Confirme la nécessité d’une action prompte de la part de la communauté internationale et en particulier du groupe des quatre (États-Unis, Fédération de Russie, l’Union européenne, ONU) pour :

- l’arrêt de l’agression israélienne contre le peuple palestinien, des assassinats, des arrestations, de la démolition des maisons, de la destruction des infrastructures et de la profanation des lieux saints islamiques et chrétiens,

- l’arrêt immédiat de toutes les mesures d’agression israélienne contre la ville d’al-Qods al-Charif et les autres villes palestiniennes, en particulier l’arrêt de la politique de judaïsation, d’implantation de colonies, de destruction de maisons, de confiscation des terres, de modification du caractère, des villes et l’arrêt immédiat de la politique d’isolement de la ville d’Al-Qods al-Charif de son environnement palestinien, de son blocus et de I’interdiction de l’accès aux lieux de culte ;

- amener Israël à renoncer à la construction d’un mur de l’apartheid qui mord sur les territoires palestiniens, crée une réalité attentatoire au droit frontalier de l’État palestinien et aggrave la situation dans la région ;

- garantir le retrait des forces d’occupation israéliennes, la levée du blocus intérieur et extérieur et de toutes les restrictions imposés aux villes, aux villages et aux camps palestiniens, ainsi que la levée de toutes les mesures et pratiques inhumaines pratiquées par Israël contre le peuple palestinien et qui sont contraires à toutes les conventions et à tous usages internationaux.

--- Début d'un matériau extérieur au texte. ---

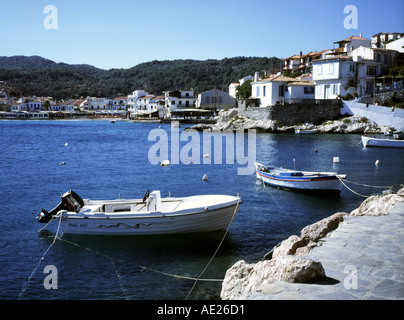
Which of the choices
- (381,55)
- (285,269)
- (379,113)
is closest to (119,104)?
(381,55)

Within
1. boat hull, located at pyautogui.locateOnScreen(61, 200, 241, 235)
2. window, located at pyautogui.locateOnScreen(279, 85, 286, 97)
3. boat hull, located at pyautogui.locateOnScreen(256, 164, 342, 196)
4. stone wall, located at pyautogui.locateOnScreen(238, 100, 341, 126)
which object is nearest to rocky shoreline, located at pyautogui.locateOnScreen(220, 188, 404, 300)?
boat hull, located at pyautogui.locateOnScreen(61, 200, 241, 235)

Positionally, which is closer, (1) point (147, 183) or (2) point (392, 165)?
(1) point (147, 183)

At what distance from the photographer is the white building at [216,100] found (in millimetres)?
113875

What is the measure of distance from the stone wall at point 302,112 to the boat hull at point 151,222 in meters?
53.7

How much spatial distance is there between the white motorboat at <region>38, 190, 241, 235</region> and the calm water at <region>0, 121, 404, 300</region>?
0.39 m

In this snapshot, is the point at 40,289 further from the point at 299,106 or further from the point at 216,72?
the point at 216,72

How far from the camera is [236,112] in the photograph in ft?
252

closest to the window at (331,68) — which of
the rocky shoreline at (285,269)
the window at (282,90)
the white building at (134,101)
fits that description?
the window at (282,90)

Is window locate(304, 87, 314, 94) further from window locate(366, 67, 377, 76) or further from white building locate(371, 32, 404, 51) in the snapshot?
white building locate(371, 32, 404, 51)

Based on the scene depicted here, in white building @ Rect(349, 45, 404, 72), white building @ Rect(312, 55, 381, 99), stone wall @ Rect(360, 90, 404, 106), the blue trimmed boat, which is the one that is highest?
white building @ Rect(349, 45, 404, 72)

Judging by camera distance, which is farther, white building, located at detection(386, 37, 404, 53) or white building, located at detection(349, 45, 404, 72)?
white building, located at detection(386, 37, 404, 53)

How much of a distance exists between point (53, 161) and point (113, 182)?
554 inches

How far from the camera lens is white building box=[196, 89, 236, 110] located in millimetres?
113875
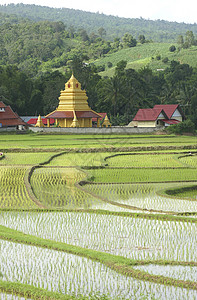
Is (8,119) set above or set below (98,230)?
below

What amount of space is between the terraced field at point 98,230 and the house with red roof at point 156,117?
2566 cm

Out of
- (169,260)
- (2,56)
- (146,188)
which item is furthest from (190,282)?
(2,56)

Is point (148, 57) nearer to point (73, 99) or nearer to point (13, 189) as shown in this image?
point (73, 99)

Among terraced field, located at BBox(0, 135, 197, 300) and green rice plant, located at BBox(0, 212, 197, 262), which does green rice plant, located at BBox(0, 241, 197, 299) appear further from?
green rice plant, located at BBox(0, 212, 197, 262)

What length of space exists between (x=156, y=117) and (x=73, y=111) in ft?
24.9

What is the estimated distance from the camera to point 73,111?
1873 inches

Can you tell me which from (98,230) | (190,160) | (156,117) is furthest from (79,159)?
(156,117)

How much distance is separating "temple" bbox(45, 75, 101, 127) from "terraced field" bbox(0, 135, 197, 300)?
80.9 ft

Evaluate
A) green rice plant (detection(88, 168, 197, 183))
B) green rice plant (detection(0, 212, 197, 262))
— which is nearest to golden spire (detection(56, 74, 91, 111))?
green rice plant (detection(88, 168, 197, 183))

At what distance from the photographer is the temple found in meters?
47.0

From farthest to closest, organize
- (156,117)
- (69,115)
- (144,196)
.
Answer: (156,117) → (69,115) → (144,196)

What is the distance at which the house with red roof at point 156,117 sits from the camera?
47906mm

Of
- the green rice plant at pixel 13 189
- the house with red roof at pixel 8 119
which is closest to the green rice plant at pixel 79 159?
the green rice plant at pixel 13 189

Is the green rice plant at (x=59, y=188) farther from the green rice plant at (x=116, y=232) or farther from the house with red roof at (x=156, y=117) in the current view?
the house with red roof at (x=156, y=117)
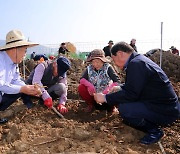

- l’arrêt de toutes les activités d’implantation de colonies israéliennes dans les territoires palestiniens occupés, y compris la ville d’al-Qods al-Charif,

- la libération de tous les Palestiniens détenus dans les prisons israéliennes,

- l’autorisation de l’entrée des produits médicaux et alimentaires dans les territoires palestiniens et le déblocage des fonds palestiniens saisis par Israël,

- la reprise des négociations de paix sur la base des principes sur lesquels elles ont été fondées, en particulier les résolutions 242 et 338 du Conseil de sécurité, le principe de la terre en échange de la paix et à partir du point où elle se sont arrêtées, conformément à un calendrier précis et à des mécanismes fondés sur les résolutions pertinentes du Conseil de sécurité, l’initiative de paix arabe comportant I’établissement d’un État palestinien indépendant ayant pour capitale Al-Qods al-Charif sur les territoires occupés par Israël en 1967 et le règlement d’une manière équitable du problème des réfugiés conformément aux résolutions internationales et en particulier la résolution 194.

Les dirigeants réaffirment leur totale solidarité avec la Syrie et le Liban et leur rejet de toute menace dirigée contre ces deux pays frères. Ils réaffirment la nécessité du retour du Golan syrien occupé jusqu’aux frontières du 4 juin 1967 et du retour, à la souveraineté libanaise, des territoires libanais occupés, y compris les fermes de Chaba.